:: INFORMATION SUPPLIED ::

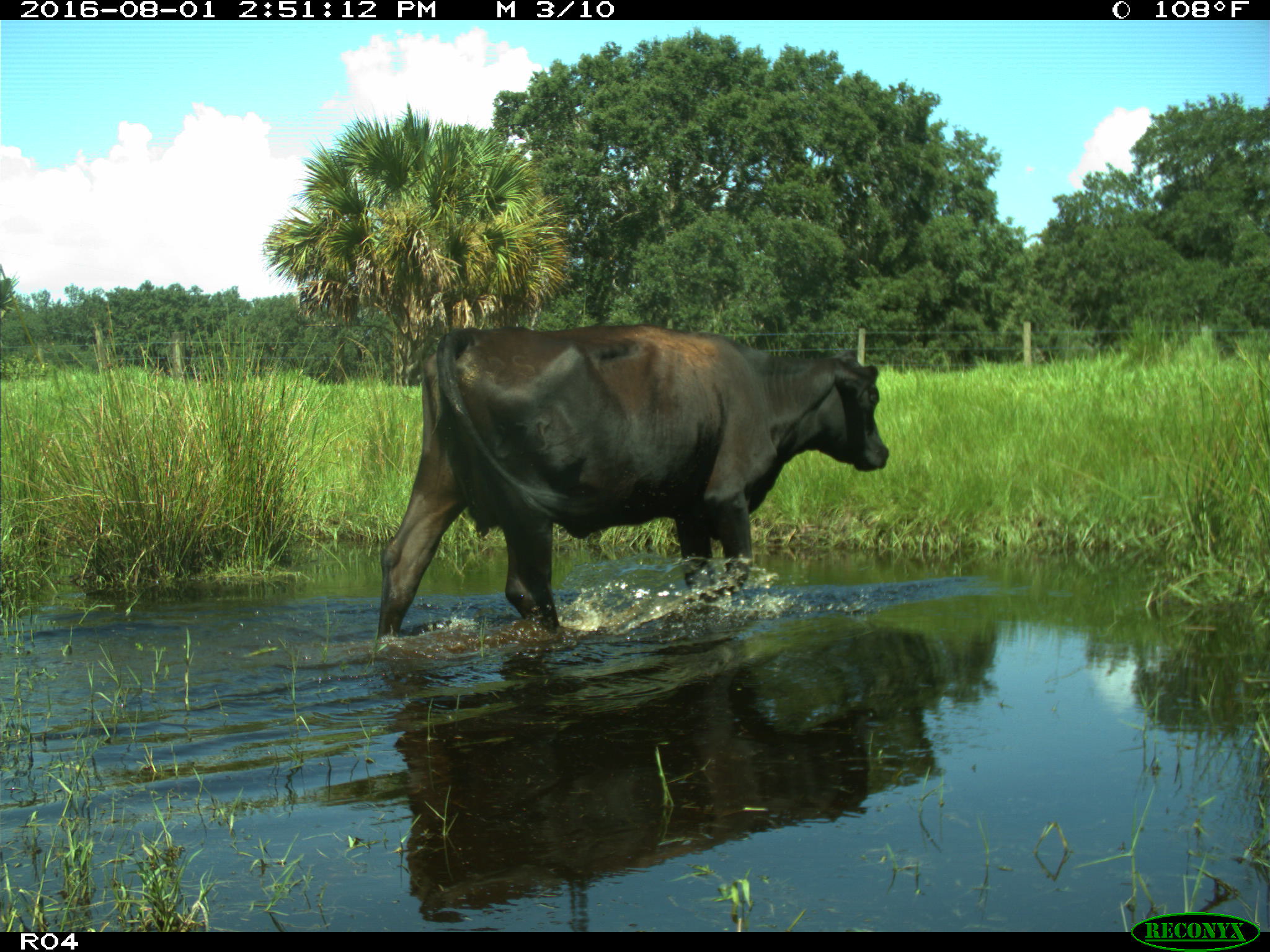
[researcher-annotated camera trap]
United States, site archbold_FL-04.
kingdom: Animalia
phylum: Chordata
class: Mammalia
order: Artiodactyla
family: Bovidae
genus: Bos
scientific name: Bos taurus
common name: domestic cow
Bos taurus (domestic cow).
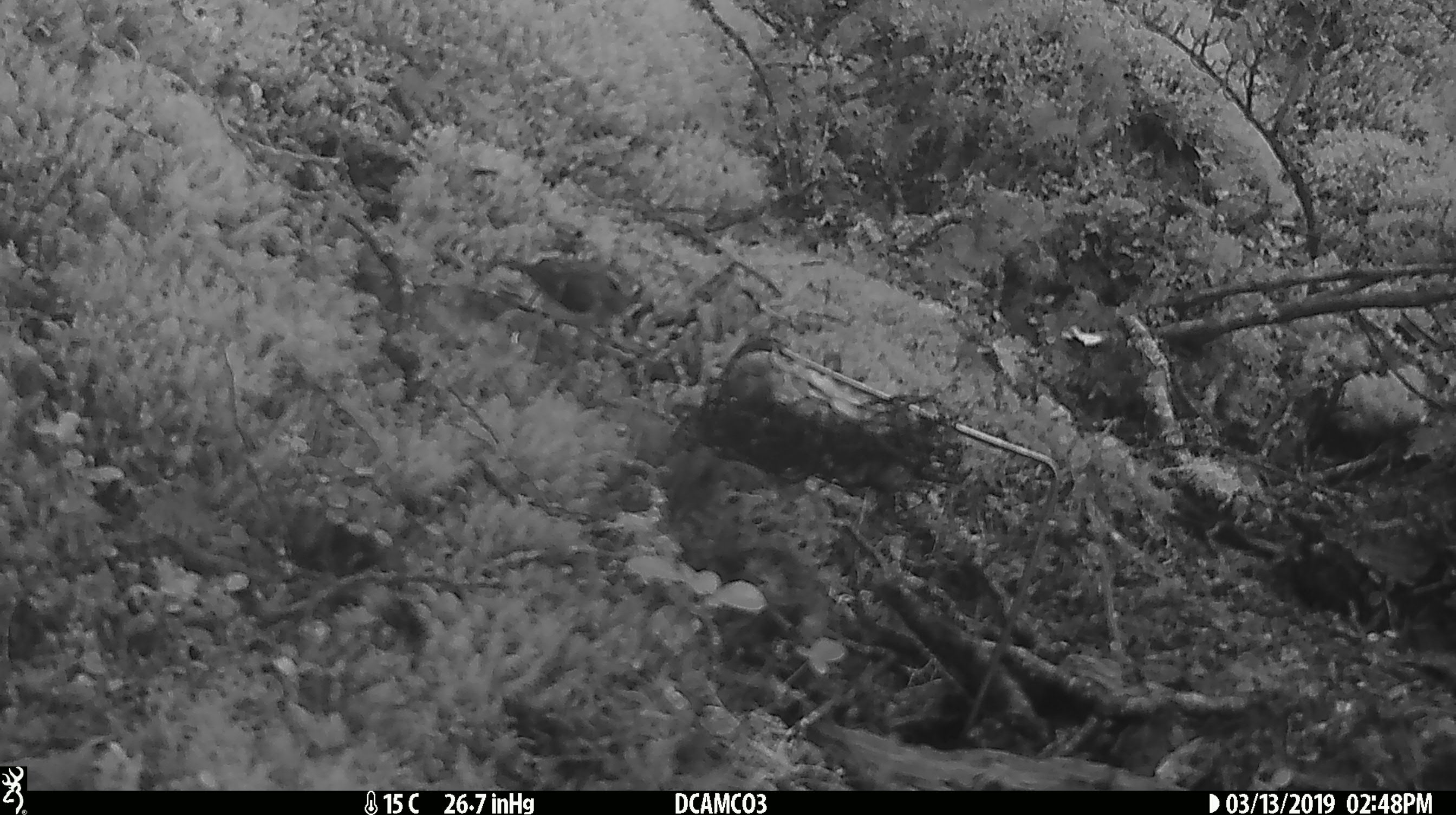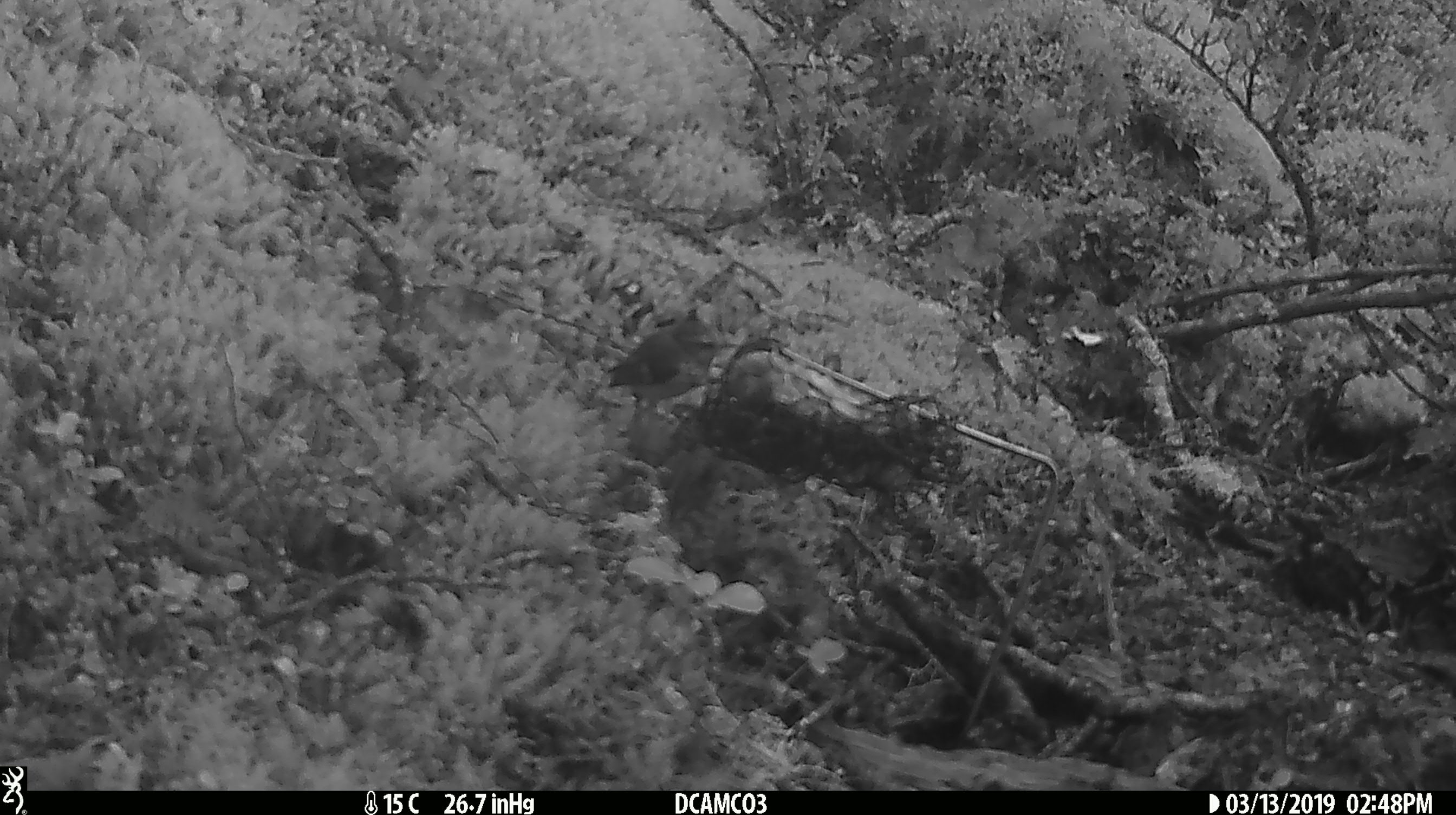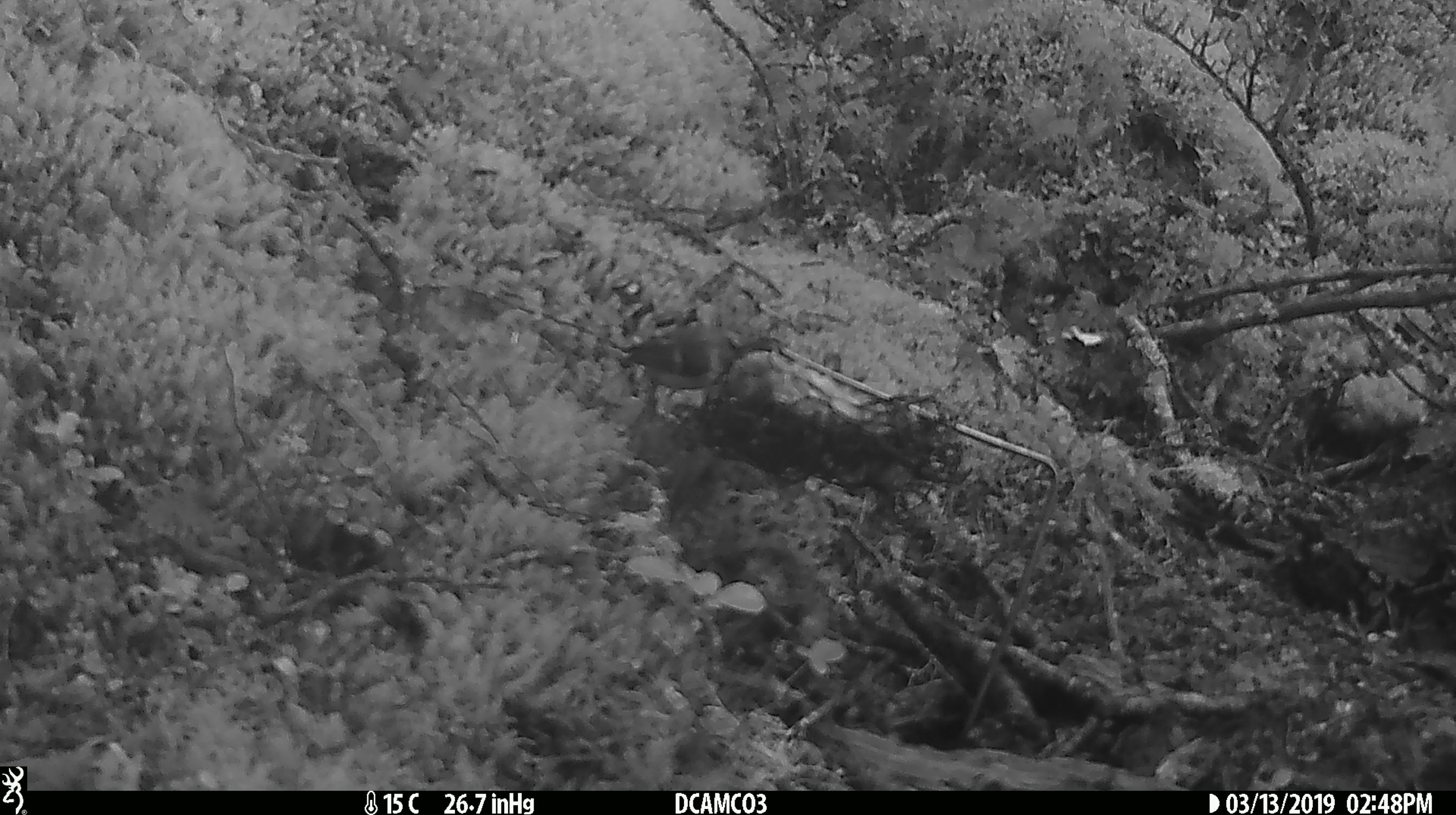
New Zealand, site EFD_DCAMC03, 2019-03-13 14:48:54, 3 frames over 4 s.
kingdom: Animalia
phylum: Chordata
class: Aves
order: Passeriformes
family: Acanthisittidae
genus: Acanthisitta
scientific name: Acanthisitta chloris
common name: rifleman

:::

AIM OF THE TASK:
Your task is an exact transcription of all the data, minus the pictures.

WRITTEN ANSWER:
[researcher-annotated camera trap]
United States, site archbold_FL-04.
kingdom: Animalia
phylum: Chordata
class: Mammalia
order: Artiodactyla
family: Bovidae
genus: Bos
scientific name: Bos taurus
common name: domestic cow
Bos taurus (domestic cow).
New Zealand, site EFD_DCAMC03, 2019-03-13 14:48:54, 3 frames over 4 s.
kingdom: Animalia
phylum: Chordata
class: Aves
order: Passeriformes
family: Acanthisittidae
genus: Acanthisitta
scientific name: Acanthisitta chloris
common name: rifleman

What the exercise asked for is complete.